There is a growing desire to keep personal data on personally controlled media. Unfortunately it is not realistic. Yes, most of people get more networked devices. But most of those devices - smartphones, tablets, laptops, - are not permanently interlinked, have limited capabilities, and cannot be considered as reliable storages. At the same time storage devices become exponentially larger and cheaper, and there are no signs of saturation. Thus privately owned devices cannot compete with large networked storage, i.e. with cloud.

The obvious solution is to keep private data in the Net but distributed (geographically and administratively to lower risks of data loss) and encrypted (to minimize risks of disclosure). This model is utilized in certain emerging p2p storage networks. But those networks rely on permanently connected computers - desktops or servers, nowadays such beasts become rare.

It worth to note than such kind of problem is not new.

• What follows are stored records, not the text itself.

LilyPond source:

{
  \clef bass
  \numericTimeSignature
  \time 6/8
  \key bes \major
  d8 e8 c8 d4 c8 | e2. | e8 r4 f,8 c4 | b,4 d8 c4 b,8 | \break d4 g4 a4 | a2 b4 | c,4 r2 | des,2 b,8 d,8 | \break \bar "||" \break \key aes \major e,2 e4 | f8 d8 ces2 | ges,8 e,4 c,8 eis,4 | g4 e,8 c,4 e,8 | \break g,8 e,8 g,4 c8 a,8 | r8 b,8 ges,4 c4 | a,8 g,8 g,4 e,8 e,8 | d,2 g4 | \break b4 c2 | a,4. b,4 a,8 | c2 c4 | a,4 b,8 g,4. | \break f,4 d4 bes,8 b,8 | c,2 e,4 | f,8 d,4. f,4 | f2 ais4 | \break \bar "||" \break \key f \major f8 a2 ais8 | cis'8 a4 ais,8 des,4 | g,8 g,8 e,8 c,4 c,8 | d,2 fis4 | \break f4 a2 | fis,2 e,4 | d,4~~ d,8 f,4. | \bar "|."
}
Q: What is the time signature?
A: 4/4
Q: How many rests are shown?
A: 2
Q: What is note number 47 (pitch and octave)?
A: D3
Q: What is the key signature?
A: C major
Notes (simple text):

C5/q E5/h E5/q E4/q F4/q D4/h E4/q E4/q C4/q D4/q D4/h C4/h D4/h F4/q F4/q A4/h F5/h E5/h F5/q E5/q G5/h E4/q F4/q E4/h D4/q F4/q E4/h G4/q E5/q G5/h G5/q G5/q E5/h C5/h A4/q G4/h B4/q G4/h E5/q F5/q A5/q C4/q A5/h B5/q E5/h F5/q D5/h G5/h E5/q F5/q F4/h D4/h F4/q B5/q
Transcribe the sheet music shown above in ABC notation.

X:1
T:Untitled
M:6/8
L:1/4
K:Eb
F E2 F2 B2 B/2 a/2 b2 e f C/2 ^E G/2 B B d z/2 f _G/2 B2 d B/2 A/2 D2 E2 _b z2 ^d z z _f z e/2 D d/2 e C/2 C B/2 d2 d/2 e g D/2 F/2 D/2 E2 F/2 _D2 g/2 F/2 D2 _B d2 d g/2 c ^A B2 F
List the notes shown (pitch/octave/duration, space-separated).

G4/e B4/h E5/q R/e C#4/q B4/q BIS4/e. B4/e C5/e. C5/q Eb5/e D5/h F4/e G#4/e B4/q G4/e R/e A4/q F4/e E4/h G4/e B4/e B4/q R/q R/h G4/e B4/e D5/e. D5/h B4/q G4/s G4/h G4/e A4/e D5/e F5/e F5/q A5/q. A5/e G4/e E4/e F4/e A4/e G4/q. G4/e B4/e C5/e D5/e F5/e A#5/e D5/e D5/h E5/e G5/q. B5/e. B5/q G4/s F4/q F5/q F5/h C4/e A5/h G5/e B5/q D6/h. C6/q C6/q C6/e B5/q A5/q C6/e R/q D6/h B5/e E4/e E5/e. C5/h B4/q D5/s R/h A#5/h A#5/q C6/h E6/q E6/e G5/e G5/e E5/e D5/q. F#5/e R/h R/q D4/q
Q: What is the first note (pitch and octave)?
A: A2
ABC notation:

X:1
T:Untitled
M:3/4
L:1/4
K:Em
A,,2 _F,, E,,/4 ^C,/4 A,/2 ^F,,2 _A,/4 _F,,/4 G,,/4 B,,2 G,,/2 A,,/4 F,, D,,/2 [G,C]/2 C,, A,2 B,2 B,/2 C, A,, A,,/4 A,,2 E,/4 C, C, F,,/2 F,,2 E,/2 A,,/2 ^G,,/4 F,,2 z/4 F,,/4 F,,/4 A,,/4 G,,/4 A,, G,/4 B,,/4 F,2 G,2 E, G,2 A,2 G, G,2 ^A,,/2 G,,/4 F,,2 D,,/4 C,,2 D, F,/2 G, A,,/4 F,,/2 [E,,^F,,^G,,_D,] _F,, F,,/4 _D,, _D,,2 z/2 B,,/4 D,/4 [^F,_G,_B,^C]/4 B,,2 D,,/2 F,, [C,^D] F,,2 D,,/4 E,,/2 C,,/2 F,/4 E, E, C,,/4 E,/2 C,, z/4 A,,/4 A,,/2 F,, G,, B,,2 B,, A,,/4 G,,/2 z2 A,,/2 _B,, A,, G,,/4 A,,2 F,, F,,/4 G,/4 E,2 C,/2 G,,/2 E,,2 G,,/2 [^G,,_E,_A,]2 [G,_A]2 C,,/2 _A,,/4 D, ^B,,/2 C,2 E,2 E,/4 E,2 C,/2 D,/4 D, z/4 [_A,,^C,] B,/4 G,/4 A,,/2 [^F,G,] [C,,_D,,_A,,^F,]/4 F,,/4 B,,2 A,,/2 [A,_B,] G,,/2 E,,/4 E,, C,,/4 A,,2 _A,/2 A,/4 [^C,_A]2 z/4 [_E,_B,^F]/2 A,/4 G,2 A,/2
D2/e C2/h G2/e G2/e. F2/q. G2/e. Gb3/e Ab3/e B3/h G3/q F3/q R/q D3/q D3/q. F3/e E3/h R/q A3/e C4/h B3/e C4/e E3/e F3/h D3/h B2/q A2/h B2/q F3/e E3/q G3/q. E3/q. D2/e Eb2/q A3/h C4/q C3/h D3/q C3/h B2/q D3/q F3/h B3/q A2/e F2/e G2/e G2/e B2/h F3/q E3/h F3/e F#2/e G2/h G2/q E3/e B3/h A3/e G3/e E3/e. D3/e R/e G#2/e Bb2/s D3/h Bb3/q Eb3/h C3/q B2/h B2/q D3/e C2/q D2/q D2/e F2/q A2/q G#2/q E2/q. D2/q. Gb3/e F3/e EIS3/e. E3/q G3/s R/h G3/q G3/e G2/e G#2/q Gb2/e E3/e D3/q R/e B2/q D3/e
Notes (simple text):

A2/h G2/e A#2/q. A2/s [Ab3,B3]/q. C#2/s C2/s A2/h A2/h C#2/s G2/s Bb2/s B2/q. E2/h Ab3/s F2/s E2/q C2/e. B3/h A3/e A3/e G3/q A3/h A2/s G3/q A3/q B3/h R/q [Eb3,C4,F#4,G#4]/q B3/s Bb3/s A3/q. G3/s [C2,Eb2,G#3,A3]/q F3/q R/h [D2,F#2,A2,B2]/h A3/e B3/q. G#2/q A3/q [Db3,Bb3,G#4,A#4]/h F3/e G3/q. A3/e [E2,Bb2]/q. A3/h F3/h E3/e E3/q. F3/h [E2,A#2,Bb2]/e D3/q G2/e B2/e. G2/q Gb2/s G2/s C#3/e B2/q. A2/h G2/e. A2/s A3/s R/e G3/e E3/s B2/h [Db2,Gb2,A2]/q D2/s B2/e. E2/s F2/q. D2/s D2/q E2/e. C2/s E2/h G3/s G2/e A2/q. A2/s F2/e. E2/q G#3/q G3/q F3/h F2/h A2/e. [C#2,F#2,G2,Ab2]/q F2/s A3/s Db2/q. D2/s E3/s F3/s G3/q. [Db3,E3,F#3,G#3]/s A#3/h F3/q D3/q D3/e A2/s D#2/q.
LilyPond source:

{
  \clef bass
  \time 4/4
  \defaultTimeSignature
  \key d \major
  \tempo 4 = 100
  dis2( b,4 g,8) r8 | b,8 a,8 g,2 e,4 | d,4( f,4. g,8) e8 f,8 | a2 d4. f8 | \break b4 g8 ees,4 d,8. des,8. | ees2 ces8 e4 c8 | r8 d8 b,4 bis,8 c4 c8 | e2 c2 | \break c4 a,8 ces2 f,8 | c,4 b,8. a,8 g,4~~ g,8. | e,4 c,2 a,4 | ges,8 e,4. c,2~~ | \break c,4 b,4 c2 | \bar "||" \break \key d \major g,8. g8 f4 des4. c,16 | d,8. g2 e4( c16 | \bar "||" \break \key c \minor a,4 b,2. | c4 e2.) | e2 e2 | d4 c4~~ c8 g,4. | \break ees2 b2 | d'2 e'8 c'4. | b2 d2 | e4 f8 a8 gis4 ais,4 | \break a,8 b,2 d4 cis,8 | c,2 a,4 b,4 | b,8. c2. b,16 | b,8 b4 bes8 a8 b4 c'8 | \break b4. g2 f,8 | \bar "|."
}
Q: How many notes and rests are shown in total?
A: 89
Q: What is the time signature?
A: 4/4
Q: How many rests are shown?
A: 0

Communication networks - snail mail, telephone, Internet, - faced the similar requirements: they must be global, reliable and cheap to use. None of them belongs to a single organization, they consist of numerous independent service providers. Using this analogy Google and Facebook are similar to UPS and DHL - great but specific services. The common storage fabric should be formed from a lot of companies providing the same service and interoperate on a standard ground. At a certain time such service may become as common as cellular networks or broadband Internet connection.

Of course it won’t work unless it will be profitable for the service providers. Again the communication networks model may be adopted - service endpoints collect their money from end users and then it gets distributed among all participants. Modern communication networks operators will ride the trend or data giants will overtake and acquire telecom business - it may succeed in both ways.

Last but not least the data service must be extremely convenient to use. Fortunately it is mostly a set of technical problems. E.g. the most obvious issue - assure authorised access and encryption for a user using different devices, - can be solved using security tokens or biometric technology.